If you have less time now, invest it in your future content. See what products and services you would like to promote and plan some engaging content and marketing materials to support your efforts.

10) Learn a new skill.

Want to learn how to use Instagram more efficiently? You may want to master your video marketing skills or learn a new language to better communicate with your customers.

If you can slow down a bit, take advantage of the opportunity to read, learn and grow! This could be a good time to check us out AMPLiFY! Business Academy Where members have instant access to a large library of training videos from social media marketing to guide generation and content marketing.

11) Make your employees feel safe.

Always inform workers about your CoVID-19 plans around sick days and compensation. If your employees need to come to work, reassure them how you will keep their area clean.

They are looking for you to feel your care during this awful time. “Don’t lie or withhold negative information,” he said. If you can’t pay the bonus or have to get rid of the staff, let them know as soon as possible and help them as much as you can.

12) Attract more traffic to your site.

It’s always a good idea to add fresh, useful content to your website. Your visitors will appreciate solution-focused content that honestly explains why they need your product or service.

Focus on writing articles that are full of some keywords to improve your search engine rankings.

13) Follow your social media.

You may be isolated, but you can contact online! To start a conversation, message people who liked or commented on your social media posts.

Stay active in Facebook groups where your ideal clients come. Be visible and helpful when you’re making new connections and offering people human connections (not annoying and annoying).

14) Separate your email list.

Over time, email lists can become messy.
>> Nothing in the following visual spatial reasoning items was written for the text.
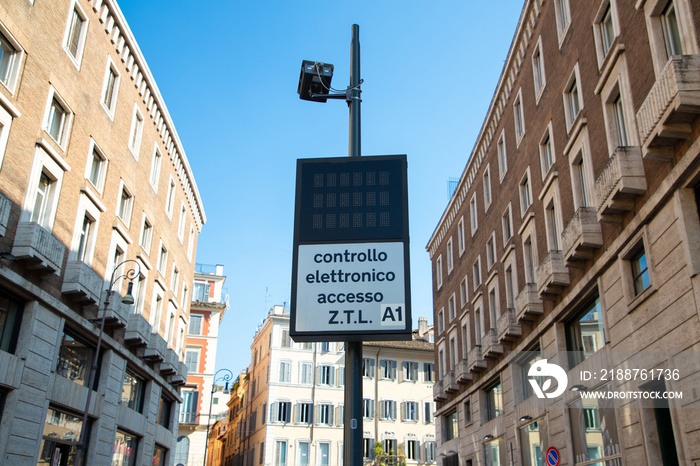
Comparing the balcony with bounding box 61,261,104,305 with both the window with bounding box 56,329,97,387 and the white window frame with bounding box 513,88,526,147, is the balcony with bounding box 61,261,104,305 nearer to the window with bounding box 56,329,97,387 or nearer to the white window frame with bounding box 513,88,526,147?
the window with bounding box 56,329,97,387

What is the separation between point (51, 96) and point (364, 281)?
50.5ft

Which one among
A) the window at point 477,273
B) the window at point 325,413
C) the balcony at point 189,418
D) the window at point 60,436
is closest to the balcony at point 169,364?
the window at point 60,436

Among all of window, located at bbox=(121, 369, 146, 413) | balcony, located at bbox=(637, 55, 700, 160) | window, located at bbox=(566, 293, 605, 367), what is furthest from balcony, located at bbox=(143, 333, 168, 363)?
balcony, located at bbox=(637, 55, 700, 160)

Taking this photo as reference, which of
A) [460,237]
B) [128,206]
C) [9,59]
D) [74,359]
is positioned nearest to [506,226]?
[460,237]

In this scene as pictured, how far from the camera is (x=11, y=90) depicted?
720 inches

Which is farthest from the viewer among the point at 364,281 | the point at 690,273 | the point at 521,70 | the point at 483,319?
the point at 483,319

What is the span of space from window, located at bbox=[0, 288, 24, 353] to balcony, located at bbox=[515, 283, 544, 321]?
17.5 m

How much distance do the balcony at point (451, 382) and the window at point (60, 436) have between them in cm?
2121

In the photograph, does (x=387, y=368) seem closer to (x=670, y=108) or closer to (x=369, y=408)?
(x=369, y=408)

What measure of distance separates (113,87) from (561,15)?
59.2 ft

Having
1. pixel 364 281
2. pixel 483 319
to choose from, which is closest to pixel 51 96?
pixel 364 281

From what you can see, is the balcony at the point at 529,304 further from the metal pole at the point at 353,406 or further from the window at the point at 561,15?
the metal pole at the point at 353,406

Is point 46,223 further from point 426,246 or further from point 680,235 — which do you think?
point 426,246

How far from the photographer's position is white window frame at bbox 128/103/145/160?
95.1ft
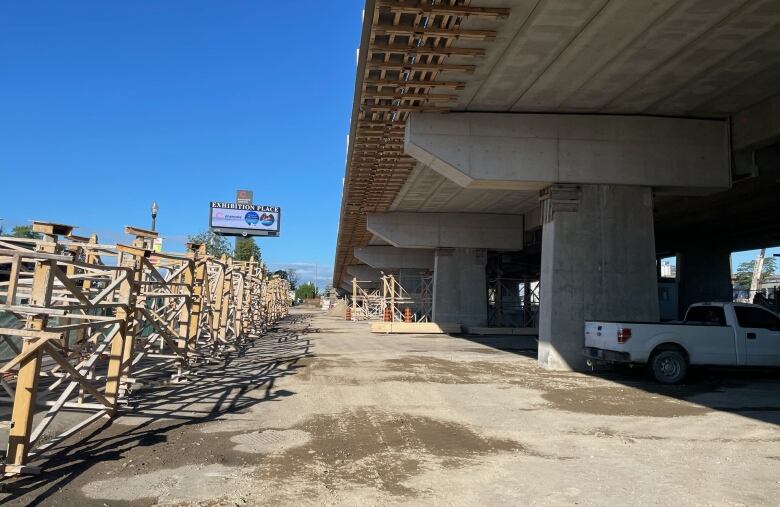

Small business owners may lack the resources to write targeted messages for each group of potential customers (such as hot prospects, enthusiasm, new prospects, business partners).

Focus on segregating your email list to make people feel like you’re talking to them directly and offering them unique content.

15) Develop a new product or service.

You may have a business idea that has been on the back burner for the last few years. Or, you may have identified a product or service that could really help people during or after the COVID-19 epidemic.

Check out what Heather Wilson has done to meet today’s demand for the use of Facebook groups for business purposes. He quickly created an online course called Create, Fill and Add to Your Facebook Group.

16) Do competitive research.

Staying on top of what your competitors are doing gives you an incredible advantage, whether you are setting up a small business or developing a new product or service.

Take some time now to better understand your competitors. How is your messaging different from yours? What are their strengths and weaknesses? How do they engage with their social media followers?

17) Share love.

Don’t miss the opportunity to strengthen your most important relationships. Think about the people who are important to you (family, friends, customers, salespeople, mentors, partners) and tell them what you appreciate most about them!

Engage with customers And keep sales alive during COVID-19.

Although the Covid 19 epidemic is unusual and uncertain, let’s try to see these slow times of small businesses as an opportunity to think, evaluate, and plan for future growth and success.

If you need help, we can help you design a landing page so you can help your customers transition and efficiently at this time. Together we will find ways to boost sales, which are declining due to this unforeseen economic crisis.

We wish everyone health and safety during this extraordinary time.